What this task involves – Your task is to repeat exactly the lines below between the line holding "SUMMER TIMETABLE" and the line holding "Recommences 5 September", inclusive, and only those.

Stored entries:
%%

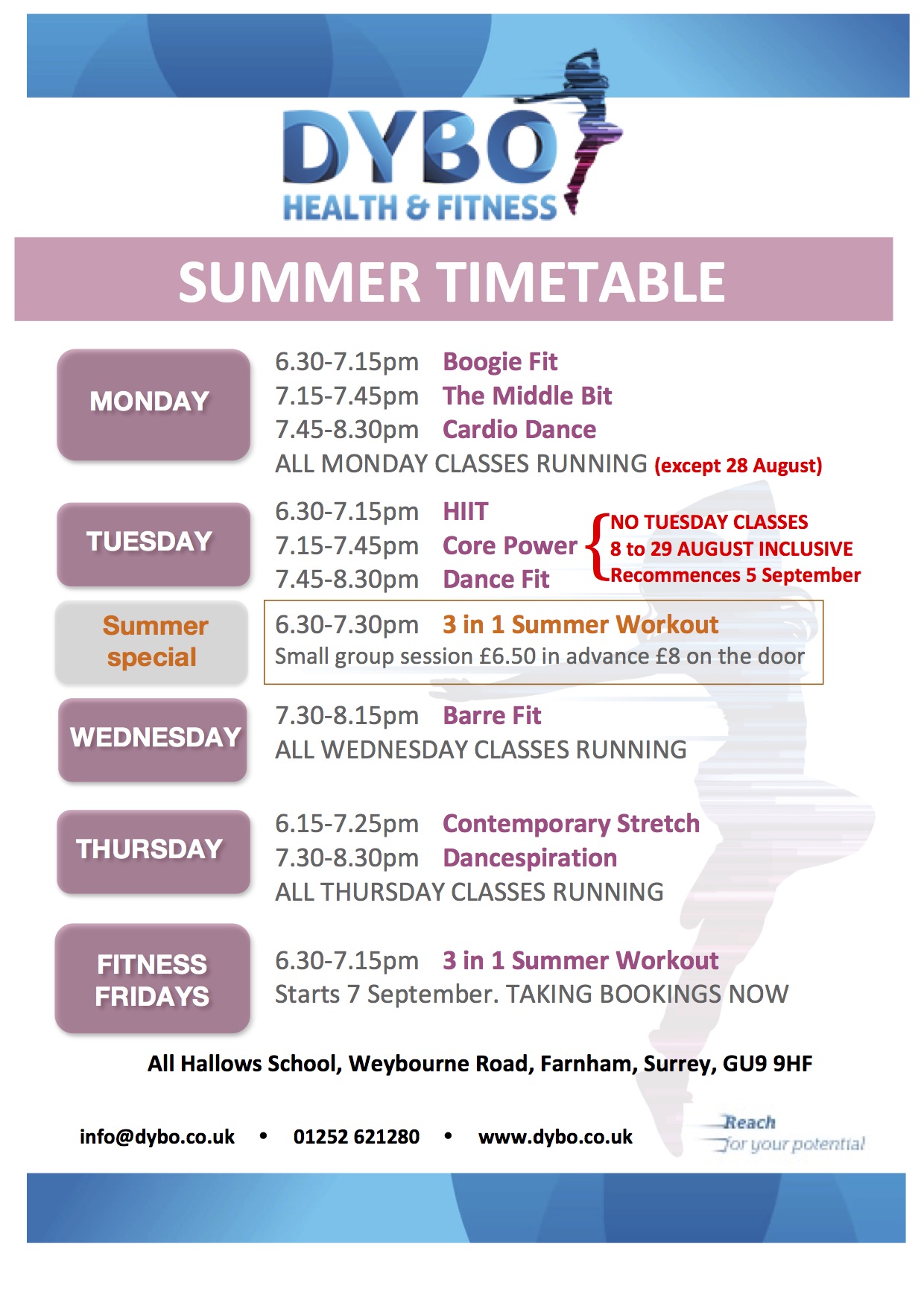 DYBO
HEALTH & FITNESS

SUMMER TIMETABLE

MONDAY

6.30-7.15pm Boogie Fit
7.15-7.45pm The Middle Bit
7.45-8.30pm Cardio Dance
ALL MONDAY CLASSES RUNNING (except 28 August)

TUESDAY

6.30-7.15pm HIIT
7.15-7.45pm Core Power
7.45-8.30pm Dance Fit

NO TUESDAY CLASSES
8 to 29 AUGUST INCLUSIVE
Recommences 5 September

Summer special

6.30-7.30pm 3 in 1 Summer Workout
Small group session £6.50 in advance £8 on the door

WEDNESDAY

7.30-8.15pm Barre Fit
ALL WEDNESDAY CLASSES RUNNING

THURSDAY

6.15-7.25pm Contemporary Stretch
7.30-8.30pm Dancespiration
ALL THURSDAY CLASSES RUNNING

FITNESS FRIDAYS

6.30-7.15pm 3 in 1 Summer Workout
Starts 7 September. TAKING BOOKINGS NOW

All Hallows School, Weybourne Road, Farnham, Surrey, GU9 9HF

info@dybo.co.uk • 01252 621280 • www.dybo.co.uk

Reach for your potential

%%

Result of the task –
SUMMER TIMETABLE

MONDAY

6.30-7.15pm Boogie Fit
7.15-7.45pm The Middle Bit
7.45-8.30pm Cardio Dance
ALL MONDAY CLASSES RUNNING (except 28 August)

TUESDAY

6.30-7.15pm HIIT
7.15-7.45pm Core Power
7.45-8.30pm Dance Fit

NO TUESDAY CLASSES
8 to 29 AUGUST INCLUSIVE
Recommences 5 September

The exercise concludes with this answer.